- Directed by: Kalina Bertin
- Written by: Kalina Bertin
- Produced by: Mila Aung-Thwin Kalina Bertin Daniel Cross Bob Moore Halima Ouardiri Marina Serrao
- Cinematography: Kalina Bertin
- Edited by: Anouk Deschênes Hélène Girard
- Music by: Octavio Torija Alvarez
- Production company: EyeSteelFilm
- Release date: April 30, 2017 (Hot Docs);
- Running time: 84 minutes
- Country: Canada
- Language: English

= Manic (2017 film) =

Manic is a 2017 Canadian documentary film directed by Kalina Bertin. The film depicts Bertin's efforts, in response to a family history of bipolar disorder, to investigate parts of her father's prior life in Montserrat that she did not know about; she ultimately uncovers the revelations that her father was a cult leader who also suffered from bipolar disorder, and who had, unbeknownst to Bertin until making the film, also fathered at least 12 other children with four other women.
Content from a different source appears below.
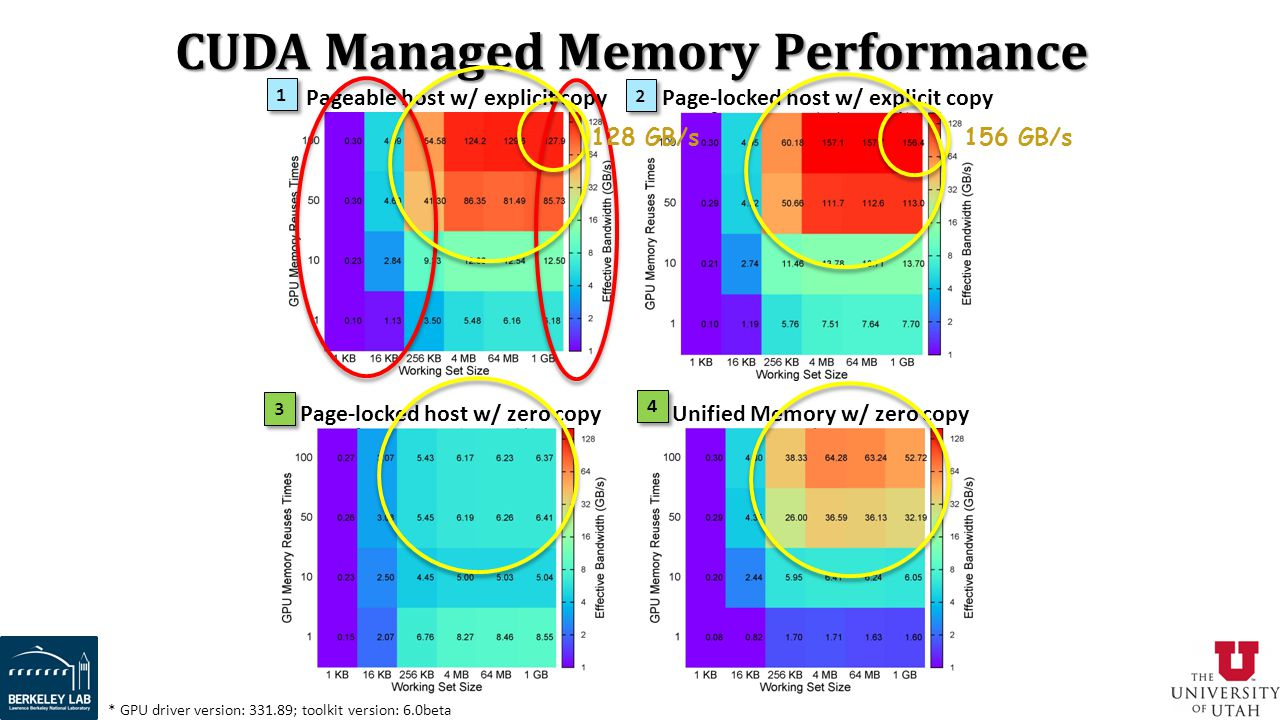 CUDA Managed Memory Performance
The film premiered at the 2017 Hot Docs Canadian International Documentary Festival.

==Awards==
When Daniel Cross won Hot Docs' Don Haig Award, he selected Bertin as the recipient of a $5,000 grant for emerging women documentary filmmakers.
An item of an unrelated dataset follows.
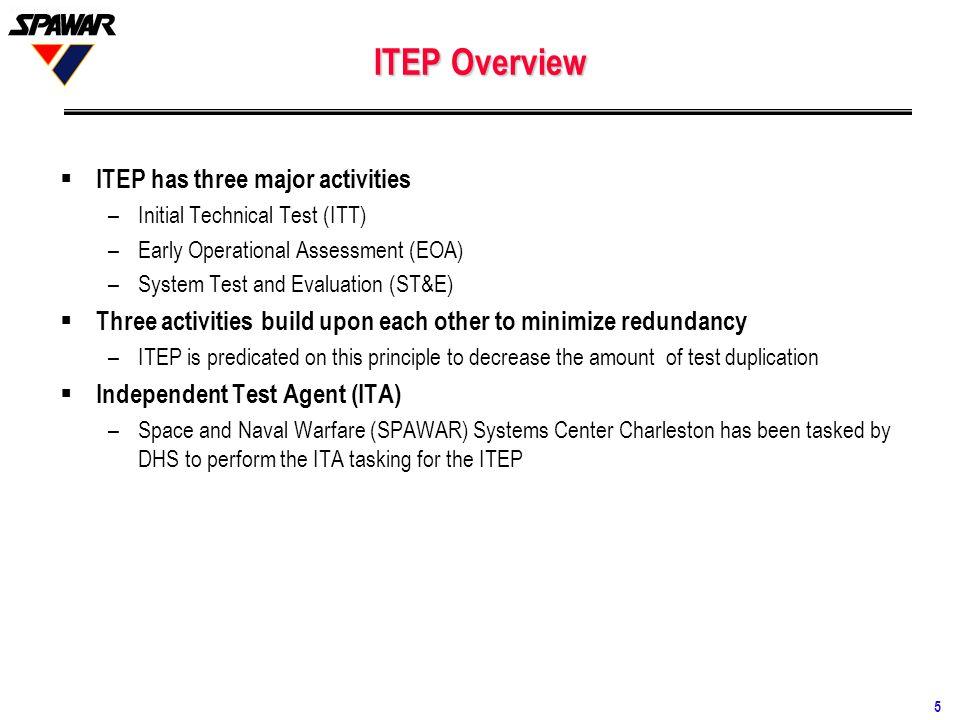 ITEP Overview ITEP has three major activities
The film received two Canadian Screen Award nominations at the 6th Canadian Screen Awards, for Best Feature Length Documentary and Best Editing in a Documentary (Anouk Deschênes). It was also a Prix Iris nominee for Best Documentary Film and Best Editing in a Documentary at the 20th Quebec Cinema Awards.

The film was shortlisted for the Prix collégial du cinéma québécois in 2019.